Speaker 1:I learned some other things, though. They had planned out my freshman year, which remember I had already lived through Right away. At the beginning, they had decided what organizations I was going to be a part of at MIT and sort of prepared a path for me to become a known and a political person at MIT not political in our sense, you know, a public person at MIT, not political in our sense. You know, a public person at MIT to become what would be called the UAP, the Undergraduate Association President when I was a senior AEPI was a very strategic fraternity. They were serious and they meant business, and so, even just as a freshman, they had planned out this path for me. So I learned that Incredible. So I was outraged at having been lied to and I later realized that in fact that was my whole generation's experience and how remember.
Speaker 1:The question here was what about MIT politicized me? Well, one thing was the AEPI experience. The other thing was realizing before too long the extent we had been lied to about society, not by AEPI, but by schooling and teachers and the government and media and all the rest of it. And I and my generation, learning just how oppressive, just how unjust and just how hypocritical all that we had heard was, did get incredibly angry. I think I'm not sure how many would agree with me on this that that was underlying my generation's rebellion, both culturally and politically. A second thing that organized me or politicized me is the way the question was asked, I think was Noam. So Chomsky was at MIT and I met him and he was a very big factor in my experience and the experience of, well, just about everybody I knew.
Speaker 1:Another thing that I think I said in the talk or the interview was just, without going on overly long, I described the speed of it For me and for virtually everybody I knew. We became political very quickly. We went from Pollyanna the world's to angry, really angry, to dissenting, to becoming ideological, to becoming revolutionary, or what we called revolutionary in a matter of months. So the next question then came okay, what did you learn about MIT? The students attending wanted to hear things about MIT, and I didn't think it made any sense to tell them things that they obviously had already known and also sort of let into their consciousness.
Speaker 1:So I said, well, one of the things that surprised me was the teaching. I mean, here's this world-class university, this world-class institution, and I found the teaching pretty vapid. It seemed to me that more often than not, faculty and I didn't know whether this was true still, and I said so, but in those days, faculty, often in undergraduate courses and I even took some graduate courses even right at the outset and faculty would basically read the textbook to students or put it up on the board. You know, writing quickly the particular part of it that was the you know that week's or that day's material, and what they didn't do is they didn't get up in front of the room and say, okay, you read this shit, you read this stuff. If you have any questions, ask them.
Speaker 1:But what I'd like to do is talk to you about its application in the work that people like I do, in other words, what's their life like as a researcher or as an experimentalist or as a theorist? And I found very, very little of that, which struck me as very strange if they actually were trying to teach anything. I also told them that I learned something about liberals. A lot about liberals, because there were a lot of liberal faculty and a lot of liberal also, admit. Well, not a lot because there were only so many administrators, but a reasonable proportion of them were liberal.

**Directives**
[1] Transcribe the passage of the MIT interview transcript between "Speaker 1:The question" and "about everybody I knew.", inclusive.
[2] Pick up the MIT interview transcript after its final sentence and carry it forward.

**Rows**
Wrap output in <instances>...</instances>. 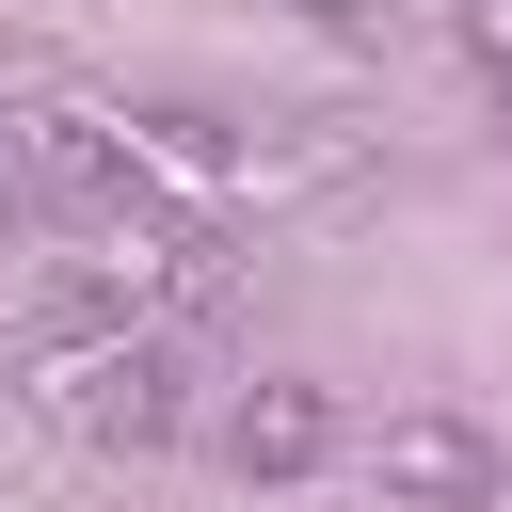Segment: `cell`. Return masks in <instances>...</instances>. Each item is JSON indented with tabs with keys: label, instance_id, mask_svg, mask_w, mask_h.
<instances>
[{
	"label": "cell",
	"instance_id": "cell-5",
	"mask_svg": "<svg viewBox=\"0 0 512 512\" xmlns=\"http://www.w3.org/2000/svg\"><path fill=\"white\" fill-rule=\"evenodd\" d=\"M288 16H304V32H368L384 0H288Z\"/></svg>",
	"mask_w": 512,
	"mask_h": 512
},
{
	"label": "cell",
	"instance_id": "cell-6",
	"mask_svg": "<svg viewBox=\"0 0 512 512\" xmlns=\"http://www.w3.org/2000/svg\"><path fill=\"white\" fill-rule=\"evenodd\" d=\"M496 512H512V496H496Z\"/></svg>",
	"mask_w": 512,
	"mask_h": 512
},
{
	"label": "cell",
	"instance_id": "cell-1",
	"mask_svg": "<svg viewBox=\"0 0 512 512\" xmlns=\"http://www.w3.org/2000/svg\"><path fill=\"white\" fill-rule=\"evenodd\" d=\"M368 480H384L400 512H496V496H512V448L432 400V416H384V432H368Z\"/></svg>",
	"mask_w": 512,
	"mask_h": 512
},
{
	"label": "cell",
	"instance_id": "cell-3",
	"mask_svg": "<svg viewBox=\"0 0 512 512\" xmlns=\"http://www.w3.org/2000/svg\"><path fill=\"white\" fill-rule=\"evenodd\" d=\"M224 464H240V480H320V464H336V400H320V384H256V400L224 416Z\"/></svg>",
	"mask_w": 512,
	"mask_h": 512
},
{
	"label": "cell",
	"instance_id": "cell-4",
	"mask_svg": "<svg viewBox=\"0 0 512 512\" xmlns=\"http://www.w3.org/2000/svg\"><path fill=\"white\" fill-rule=\"evenodd\" d=\"M464 48H480V80H512V0H464Z\"/></svg>",
	"mask_w": 512,
	"mask_h": 512
},
{
	"label": "cell",
	"instance_id": "cell-2",
	"mask_svg": "<svg viewBox=\"0 0 512 512\" xmlns=\"http://www.w3.org/2000/svg\"><path fill=\"white\" fill-rule=\"evenodd\" d=\"M64 416H80L96 448H176V432H192V368H176L160 336H96V352L64 368Z\"/></svg>",
	"mask_w": 512,
	"mask_h": 512
}]
</instances>
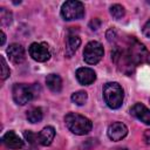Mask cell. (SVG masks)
Masks as SVG:
<instances>
[{
	"label": "cell",
	"mask_w": 150,
	"mask_h": 150,
	"mask_svg": "<svg viewBox=\"0 0 150 150\" xmlns=\"http://www.w3.org/2000/svg\"><path fill=\"white\" fill-rule=\"evenodd\" d=\"M64 123L67 128L75 135H87L93 127V123L89 118L75 112L67 114L64 116Z\"/></svg>",
	"instance_id": "cell-1"
},
{
	"label": "cell",
	"mask_w": 150,
	"mask_h": 150,
	"mask_svg": "<svg viewBox=\"0 0 150 150\" xmlns=\"http://www.w3.org/2000/svg\"><path fill=\"white\" fill-rule=\"evenodd\" d=\"M103 98L107 105L111 109H118L124 98L123 89L117 82H108L103 87Z\"/></svg>",
	"instance_id": "cell-2"
},
{
	"label": "cell",
	"mask_w": 150,
	"mask_h": 150,
	"mask_svg": "<svg viewBox=\"0 0 150 150\" xmlns=\"http://www.w3.org/2000/svg\"><path fill=\"white\" fill-rule=\"evenodd\" d=\"M125 50L135 66L139 63H150V52L136 39L134 38L129 39L128 48Z\"/></svg>",
	"instance_id": "cell-3"
},
{
	"label": "cell",
	"mask_w": 150,
	"mask_h": 150,
	"mask_svg": "<svg viewBox=\"0 0 150 150\" xmlns=\"http://www.w3.org/2000/svg\"><path fill=\"white\" fill-rule=\"evenodd\" d=\"M13 100L16 104L25 105L28 102H30L35 95V88L34 86L25 84V83H15L12 89Z\"/></svg>",
	"instance_id": "cell-4"
},
{
	"label": "cell",
	"mask_w": 150,
	"mask_h": 150,
	"mask_svg": "<svg viewBox=\"0 0 150 150\" xmlns=\"http://www.w3.org/2000/svg\"><path fill=\"white\" fill-rule=\"evenodd\" d=\"M61 15L64 20L71 21L83 18L84 15V6L81 1L69 0L66 1L61 7Z\"/></svg>",
	"instance_id": "cell-5"
},
{
	"label": "cell",
	"mask_w": 150,
	"mask_h": 150,
	"mask_svg": "<svg viewBox=\"0 0 150 150\" xmlns=\"http://www.w3.org/2000/svg\"><path fill=\"white\" fill-rule=\"evenodd\" d=\"M103 47L97 41H90L86 45L83 50V59L88 64H96L103 56Z\"/></svg>",
	"instance_id": "cell-6"
},
{
	"label": "cell",
	"mask_w": 150,
	"mask_h": 150,
	"mask_svg": "<svg viewBox=\"0 0 150 150\" xmlns=\"http://www.w3.org/2000/svg\"><path fill=\"white\" fill-rule=\"evenodd\" d=\"M29 55L32 56L33 60H35L38 62H45V61L49 60L50 52L46 43L34 42L29 46Z\"/></svg>",
	"instance_id": "cell-7"
},
{
	"label": "cell",
	"mask_w": 150,
	"mask_h": 150,
	"mask_svg": "<svg viewBox=\"0 0 150 150\" xmlns=\"http://www.w3.org/2000/svg\"><path fill=\"white\" fill-rule=\"evenodd\" d=\"M128 134V128L122 122H114L108 128V137L111 141H121Z\"/></svg>",
	"instance_id": "cell-8"
},
{
	"label": "cell",
	"mask_w": 150,
	"mask_h": 150,
	"mask_svg": "<svg viewBox=\"0 0 150 150\" xmlns=\"http://www.w3.org/2000/svg\"><path fill=\"white\" fill-rule=\"evenodd\" d=\"M130 114L135 116L137 120H139L141 122L150 125V109H148L144 104L135 103L130 109Z\"/></svg>",
	"instance_id": "cell-9"
},
{
	"label": "cell",
	"mask_w": 150,
	"mask_h": 150,
	"mask_svg": "<svg viewBox=\"0 0 150 150\" xmlns=\"http://www.w3.org/2000/svg\"><path fill=\"white\" fill-rule=\"evenodd\" d=\"M7 55L13 63L19 64L25 60V49L19 43H12L7 48Z\"/></svg>",
	"instance_id": "cell-10"
},
{
	"label": "cell",
	"mask_w": 150,
	"mask_h": 150,
	"mask_svg": "<svg viewBox=\"0 0 150 150\" xmlns=\"http://www.w3.org/2000/svg\"><path fill=\"white\" fill-rule=\"evenodd\" d=\"M76 79L77 81L83 86H89L96 80V74L91 68L82 67L76 70Z\"/></svg>",
	"instance_id": "cell-11"
},
{
	"label": "cell",
	"mask_w": 150,
	"mask_h": 150,
	"mask_svg": "<svg viewBox=\"0 0 150 150\" xmlns=\"http://www.w3.org/2000/svg\"><path fill=\"white\" fill-rule=\"evenodd\" d=\"M2 143L9 148V149H13V150H18V149H21L23 146V141L12 130L7 131L4 136H2Z\"/></svg>",
	"instance_id": "cell-12"
},
{
	"label": "cell",
	"mask_w": 150,
	"mask_h": 150,
	"mask_svg": "<svg viewBox=\"0 0 150 150\" xmlns=\"http://www.w3.org/2000/svg\"><path fill=\"white\" fill-rule=\"evenodd\" d=\"M80 45H81V39L79 38V35L69 32V34L67 36V41H66V50H64L66 56L71 57L75 54V52L77 50V48L80 47Z\"/></svg>",
	"instance_id": "cell-13"
},
{
	"label": "cell",
	"mask_w": 150,
	"mask_h": 150,
	"mask_svg": "<svg viewBox=\"0 0 150 150\" xmlns=\"http://www.w3.org/2000/svg\"><path fill=\"white\" fill-rule=\"evenodd\" d=\"M54 137H55V129L53 127H50V125L45 127L38 134V141H39V143L41 145H45V146L50 145L52 142H53V139H54Z\"/></svg>",
	"instance_id": "cell-14"
},
{
	"label": "cell",
	"mask_w": 150,
	"mask_h": 150,
	"mask_svg": "<svg viewBox=\"0 0 150 150\" xmlns=\"http://www.w3.org/2000/svg\"><path fill=\"white\" fill-rule=\"evenodd\" d=\"M46 84L53 93H60L62 89V80L57 74H49L46 77Z\"/></svg>",
	"instance_id": "cell-15"
},
{
	"label": "cell",
	"mask_w": 150,
	"mask_h": 150,
	"mask_svg": "<svg viewBox=\"0 0 150 150\" xmlns=\"http://www.w3.org/2000/svg\"><path fill=\"white\" fill-rule=\"evenodd\" d=\"M42 117H43V112H42V109L39 108V107H34V108H32L27 111V120L30 123L40 122L42 120Z\"/></svg>",
	"instance_id": "cell-16"
},
{
	"label": "cell",
	"mask_w": 150,
	"mask_h": 150,
	"mask_svg": "<svg viewBox=\"0 0 150 150\" xmlns=\"http://www.w3.org/2000/svg\"><path fill=\"white\" fill-rule=\"evenodd\" d=\"M88 100V94L83 90H79L71 95V101L77 105H83Z\"/></svg>",
	"instance_id": "cell-17"
},
{
	"label": "cell",
	"mask_w": 150,
	"mask_h": 150,
	"mask_svg": "<svg viewBox=\"0 0 150 150\" xmlns=\"http://www.w3.org/2000/svg\"><path fill=\"white\" fill-rule=\"evenodd\" d=\"M110 14H111V16H112L114 19L120 20V19H122V18L124 16V14H125L124 7L121 6V5H118V4L112 5V6L110 7Z\"/></svg>",
	"instance_id": "cell-18"
},
{
	"label": "cell",
	"mask_w": 150,
	"mask_h": 150,
	"mask_svg": "<svg viewBox=\"0 0 150 150\" xmlns=\"http://www.w3.org/2000/svg\"><path fill=\"white\" fill-rule=\"evenodd\" d=\"M0 60H1V79H2V80H6V79L9 76V74H11V70H9V68L7 67V63H6V61H5V57L1 56Z\"/></svg>",
	"instance_id": "cell-19"
},
{
	"label": "cell",
	"mask_w": 150,
	"mask_h": 150,
	"mask_svg": "<svg viewBox=\"0 0 150 150\" xmlns=\"http://www.w3.org/2000/svg\"><path fill=\"white\" fill-rule=\"evenodd\" d=\"M12 21V14L11 12L6 11V8H1V23L2 25H8Z\"/></svg>",
	"instance_id": "cell-20"
},
{
	"label": "cell",
	"mask_w": 150,
	"mask_h": 150,
	"mask_svg": "<svg viewBox=\"0 0 150 150\" xmlns=\"http://www.w3.org/2000/svg\"><path fill=\"white\" fill-rule=\"evenodd\" d=\"M23 136H25V138H26L30 144H34L35 142H39V141H38V135L33 134L32 131H25V132H23Z\"/></svg>",
	"instance_id": "cell-21"
},
{
	"label": "cell",
	"mask_w": 150,
	"mask_h": 150,
	"mask_svg": "<svg viewBox=\"0 0 150 150\" xmlns=\"http://www.w3.org/2000/svg\"><path fill=\"white\" fill-rule=\"evenodd\" d=\"M142 30H143V34H144L146 38H150V19L144 23Z\"/></svg>",
	"instance_id": "cell-22"
},
{
	"label": "cell",
	"mask_w": 150,
	"mask_h": 150,
	"mask_svg": "<svg viewBox=\"0 0 150 150\" xmlns=\"http://www.w3.org/2000/svg\"><path fill=\"white\" fill-rule=\"evenodd\" d=\"M100 25H101V21H100L98 19H94V20H91L90 23H89V26H90V28H91L93 30L98 29V28H100Z\"/></svg>",
	"instance_id": "cell-23"
},
{
	"label": "cell",
	"mask_w": 150,
	"mask_h": 150,
	"mask_svg": "<svg viewBox=\"0 0 150 150\" xmlns=\"http://www.w3.org/2000/svg\"><path fill=\"white\" fill-rule=\"evenodd\" d=\"M143 138H144V141H145L146 144H150V129H148V130L144 131V134H143Z\"/></svg>",
	"instance_id": "cell-24"
},
{
	"label": "cell",
	"mask_w": 150,
	"mask_h": 150,
	"mask_svg": "<svg viewBox=\"0 0 150 150\" xmlns=\"http://www.w3.org/2000/svg\"><path fill=\"white\" fill-rule=\"evenodd\" d=\"M5 41H6V35H5V33L1 30V42H0V45L2 46V45L5 43Z\"/></svg>",
	"instance_id": "cell-25"
}]
</instances>
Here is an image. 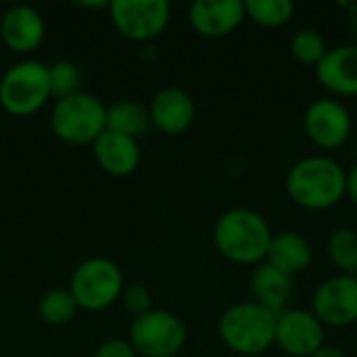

**Answers to the exercises**
[1]
Speaker 1:The question here was what about MIT politicized me? Well, one thing was the AEPI experience. The other thing was realizing before too long the extent we had been lied to about society, not by AEPI, but by schooling and teachers and the government and media and all the rest of it. And I and my generation, learning just how oppressive, just how unjust and just how hypocritical all that we had heard was, did get incredibly angry. I think I'm not sure how many would agree with me on this that that was underlying my generation's rebellion, both culturally and politically. A second thing that organized me or politicized me is the way the question was asked, I think was Noam. So Chomsky was at MIT and I met him and he was a very big factor in my experience and the experience of, well, just about everybody I knew.

[2]
Speaker 1:And in the course of our organizing and demonstrating and so on, you learned a lot about the extent to which they, and presumably other liberals, to be sure, could mold their perceptions to correspond to what they wanted to do and how their identity was aligned. And then I started thinking back to the AE Pye example and I said look, it's not that different. Good people my classmates were good people. I thought I was a good person. I thought I was a good person could get sucked into a rabbit hole of peculiar commitments let's call it that were contrary to their own values and to their own underlying aspirations. Very simply, and that is what had happened in the fraternity, and it happened for freshmen, and by the time people were seniors and successful at the kinds of things that you do the duplicity and all the rest of it. They were totally ready to operate within corporate and capitalist realms, so to speak.
Speaker 1:Another thing that had a big impact on me was I spent a few minutes not very long, maybe a half an hour interacting with a guy named James Killian. This happened after I was, you know, years in, and I was president of the thing and all the rest of it, and this guy reminded me of Hannibal Lecter, the guy in the movie, the guy that Trump seemed to like. He was I don't know how to describe it. You talk to him. It's not that he was dumb, he was very smart. It's not that he wasn't verbal and, you know, couldn't express himself. He could. You felt that behind his eyes there was simply nothing. There was intelligence but there was no morality. He was Hannibal Lecter and I had never encountered anything like that, and it helped me to understand how some of the people at the top were as they are. But in another interaction I debated with Hubert Humphrey. Killian was the ruling class. Killian was a owner, a corporate leader, a member of that particular set of people. Hubert Humphrey was vice president of the United States. He was a member of a kind of a different faction of the elite that runs the country and I debated with him.
Speaker 1:It was mostly about international relations and therefore Vietnam, but also imperialism writ larger and American foreign policy writ larger, and honestly, I destroyed them in front of a couple of thousand people in Kresge Auditorium, or at least that was my perception and it was the perception of pretty much everybody I talked to, including faculty. And so when the thing ended, and I'll tell you, at the beginning of it, I was so scared it was ridiculous. I was sitting in a chair and my hands were sort of making impressions in the arms of the chair because I was tense about would I mess this up or would I do a good job and have a good effect In any case, at the end of it would I do a good job and have a good effect In any case, at the end of it. I was talking to Noam and I asked him. I said, noam, I don't understand something. This guy is not very on the ball. I mean, he was like a marshmallow in the debate and he just didn't know his stuff. And he was. You know he wasn't very quick and he didn't. How is he the vice president of the United States? How does he function? And Noam said to me when you're an elephant and you're dealing with smaller creatures, let's say mice or fleas, you just have to know how to throw your weight around. You don't have to be much better than that to come out on top. That formulation was something to learn. I thought At another point and this was another big lesson. I mean, maybe for you all who are listening these aren't big lessons, but they were for me, so I relayed them.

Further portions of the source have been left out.